**Written problem 1:** From the Kerala travel text, return the passage between "For a cultural" and "a multi-day excursion.", inclusive.
**Written problem 2:** Put this sentence from the Kerala travel text into Spanish: "Kerala is a state on the southwestern tip of India, stretching along the Malabar Coast on the Arabian Sea."

**Excerpted passage:**
* begin *

A trip to Kerala isn’t just about indulgence or deep inner reflection or strictly cultural growth. It’s the perfect balance of everything that travel in India offers. And you can have it all in one trip to just one region of India.
Kerala is a state on the southwestern tip of India, stretching along the Malabar Coast on the Arabian Sea. Beyond its famous backwaters rise the Western Ghats, a lush mountain chain with wildlife and tea plantations. Its population is as diverse as its landscape with a mix of Hinduism, Islam, and Christianity. The culture is rich in traditions of music, dance, and literature and the cuisine is a delicious blend of influences. More than 10,000 festivals are celebrated in Kerala every year!
Kerala has relaxation and serenity if that’s what you’re looking for. Spend quiet time walking along miles of Arabian Sea coastline. Or eating a fresh dinner at a clifftop restaurant during sunset. Take your trip in a more indulgent direction with a massage or towards wellness with daily yoga classes and Ayurveda.
For a cultural and natural experience, visit the Kerala Backwaters. You’ll also get some relaxation here if you do it right. The budget way to experience the Backwaters is by public ferry. Here you’ll be crowded into a small boat with a chance to see a part of this incredible network of 1500 km of manmade and natural canals, rivers, and lakes. Once it was a major transportation network but today provides a serene look into life in rural Kerala. For a more peaceful and expensive option, hire a traditional houseboat to take you out for a multi-day excursion.

* end *

**Supplied material:**
* begin *

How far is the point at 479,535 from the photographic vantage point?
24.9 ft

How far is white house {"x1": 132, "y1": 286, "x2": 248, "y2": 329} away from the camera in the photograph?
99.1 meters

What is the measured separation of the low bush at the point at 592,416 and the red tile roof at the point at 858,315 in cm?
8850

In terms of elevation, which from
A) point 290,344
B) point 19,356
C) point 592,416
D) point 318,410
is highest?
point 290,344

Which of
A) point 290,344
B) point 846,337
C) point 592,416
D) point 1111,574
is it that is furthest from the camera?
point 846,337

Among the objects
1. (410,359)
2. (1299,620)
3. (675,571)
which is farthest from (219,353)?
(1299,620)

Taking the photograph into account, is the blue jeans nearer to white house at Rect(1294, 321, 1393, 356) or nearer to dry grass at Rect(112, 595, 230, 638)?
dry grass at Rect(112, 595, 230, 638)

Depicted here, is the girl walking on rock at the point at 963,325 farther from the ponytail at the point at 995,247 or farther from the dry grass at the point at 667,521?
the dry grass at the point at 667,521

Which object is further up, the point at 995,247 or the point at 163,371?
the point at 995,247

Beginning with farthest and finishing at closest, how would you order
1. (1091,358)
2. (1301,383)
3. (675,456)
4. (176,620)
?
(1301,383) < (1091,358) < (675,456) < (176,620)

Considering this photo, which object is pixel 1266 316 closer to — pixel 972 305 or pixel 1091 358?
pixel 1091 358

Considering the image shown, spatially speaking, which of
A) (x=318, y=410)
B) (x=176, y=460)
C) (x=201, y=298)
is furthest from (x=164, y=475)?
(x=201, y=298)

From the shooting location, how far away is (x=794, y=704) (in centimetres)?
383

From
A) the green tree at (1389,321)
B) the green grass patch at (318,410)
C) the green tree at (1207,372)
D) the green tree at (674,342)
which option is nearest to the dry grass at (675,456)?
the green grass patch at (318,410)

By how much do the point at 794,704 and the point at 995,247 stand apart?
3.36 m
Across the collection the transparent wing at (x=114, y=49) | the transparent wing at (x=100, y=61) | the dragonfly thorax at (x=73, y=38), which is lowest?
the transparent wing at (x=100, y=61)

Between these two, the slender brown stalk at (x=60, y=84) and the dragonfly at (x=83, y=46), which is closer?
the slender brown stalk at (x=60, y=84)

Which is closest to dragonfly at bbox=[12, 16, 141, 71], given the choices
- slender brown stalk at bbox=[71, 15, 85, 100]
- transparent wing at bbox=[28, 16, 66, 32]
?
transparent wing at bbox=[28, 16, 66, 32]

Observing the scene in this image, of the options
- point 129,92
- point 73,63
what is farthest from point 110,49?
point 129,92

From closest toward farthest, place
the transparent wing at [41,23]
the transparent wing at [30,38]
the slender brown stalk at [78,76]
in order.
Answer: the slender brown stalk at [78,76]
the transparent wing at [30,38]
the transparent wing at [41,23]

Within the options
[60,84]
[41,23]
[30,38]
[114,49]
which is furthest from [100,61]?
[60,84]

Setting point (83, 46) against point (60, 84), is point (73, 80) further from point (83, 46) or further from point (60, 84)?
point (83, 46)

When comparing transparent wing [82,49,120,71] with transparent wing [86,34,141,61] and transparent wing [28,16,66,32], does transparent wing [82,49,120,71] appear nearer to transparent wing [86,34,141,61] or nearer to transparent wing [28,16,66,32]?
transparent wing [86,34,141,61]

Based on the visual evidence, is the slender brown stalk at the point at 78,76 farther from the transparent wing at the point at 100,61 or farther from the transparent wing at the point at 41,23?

* end *

**Exercise response 1:**
For a cultural and natural experience, visit the Kerala Backwaters. You’ll also get some relaxation here if you do it right. The budget way to experience the Backwaters is by public ferry. Here you’ll be crowded into a small boat with a chance to see a part of this incredible network of 1500 km of manmade and natural canals, rivers, and lakes. Once it was a major transportation network but today provides a serene look into life in rural Kerala. For a more peaceful and expensive option, hire a traditional houseboat to take you out for a multi-day excursion.

**Exercise response 2:** Kerala es un estado situado en el extremo suroccidental de la India, que se extiende a lo largo de la costa de Malabar, en el mar Arábigo.